RISELab, the successor to the U.C. Berkeley group that created Apache Spark, is hatching a project that could replace Spark—or at least displace it for key applications.
Ray is a distributed framework designed for low-latency real-time processing, such as machine learning. Created by two doctoral students at RISELab, Philipp Moritz and Robert Nishihara, it works with Python to run jobs either on a single machine or distributed across a cluster, using C++ for components that need speed.
The main aim for Ray, according to an article at Datanami, is to create a framework that can provide better speeds than Spark. Spark was intended to be faster than what it replaced (mainly, MapReduce), but it still suffers from design decisions that make it difficult to write applications with “complex task dependencies” because of its internal synchronization mechanisms.

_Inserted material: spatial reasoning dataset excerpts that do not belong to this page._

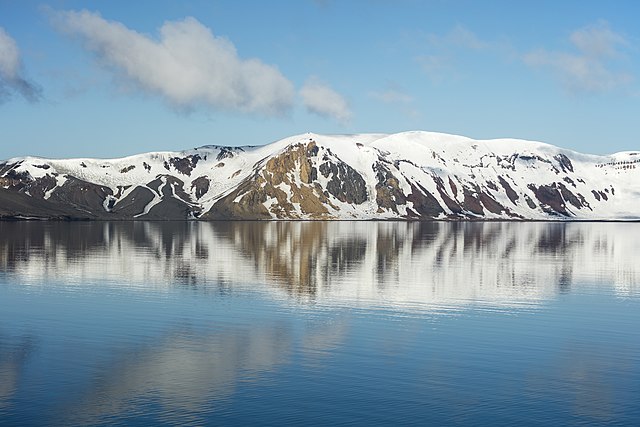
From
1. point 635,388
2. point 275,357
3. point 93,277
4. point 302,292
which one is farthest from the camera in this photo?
point 93,277

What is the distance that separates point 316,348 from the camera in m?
40.2

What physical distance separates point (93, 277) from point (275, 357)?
40.6 meters

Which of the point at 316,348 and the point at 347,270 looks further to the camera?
the point at 347,270

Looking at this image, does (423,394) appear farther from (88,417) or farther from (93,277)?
(93,277)

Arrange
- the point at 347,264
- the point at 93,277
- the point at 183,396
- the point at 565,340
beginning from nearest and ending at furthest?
Result: the point at 183,396, the point at 565,340, the point at 93,277, the point at 347,264

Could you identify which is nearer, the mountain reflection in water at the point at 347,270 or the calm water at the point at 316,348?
the calm water at the point at 316,348

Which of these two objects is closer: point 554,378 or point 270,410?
point 270,410

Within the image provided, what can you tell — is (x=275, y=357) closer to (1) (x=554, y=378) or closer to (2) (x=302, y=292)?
(1) (x=554, y=378)

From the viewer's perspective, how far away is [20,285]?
218ft

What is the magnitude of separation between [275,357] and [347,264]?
5510 centimetres

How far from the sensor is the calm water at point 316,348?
29328 millimetres

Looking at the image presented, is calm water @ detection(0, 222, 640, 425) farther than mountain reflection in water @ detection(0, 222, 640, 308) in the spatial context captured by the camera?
No

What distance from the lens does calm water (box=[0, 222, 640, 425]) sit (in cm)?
2933

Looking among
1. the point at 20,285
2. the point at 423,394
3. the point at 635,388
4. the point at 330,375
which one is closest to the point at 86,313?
the point at 20,285
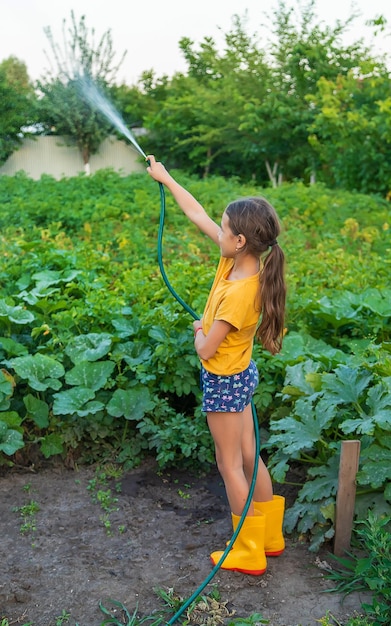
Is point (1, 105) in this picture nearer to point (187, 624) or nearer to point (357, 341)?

On the other hand, Ray has as little state as possible across the cluster. Where there needs to be a record of the system’s state, it’s kept in a central Redis server. The server tracks info like which jobs are located on what machines, but it doesn’t actually contain any data associated with a given job. The framework also makes use of an immutable object model; any objects that can be made immutable don’t need to be synchronized across the cluster, which saves yet more time.
Python scripts submit and execute jobs, and Ray uses Python’s syntax features to express how objects and jobs operate. If you decorate a function with @ray.remote
, that indicates the function can be executed asynchronously across the cluster. When the function is run, it immediately returns an object ID, which can be looked up later to obtain any finished result generated by the function. Ray’s documentation shows how Python’s list comprehensions can be combined to run a series of functions and return the results automatically.
Though Ray is in a pre-alpha state, it’s clearly built to support machine learning as a main duty. Key examples in the documentation include hyperparameter optimization (a common workload with machine learning frameworks), and training an AI network to play Pong. There are also details on how to use Ray with TensorFlow, including tips on how to make the best of Ray’s remote object model with the deep learning system.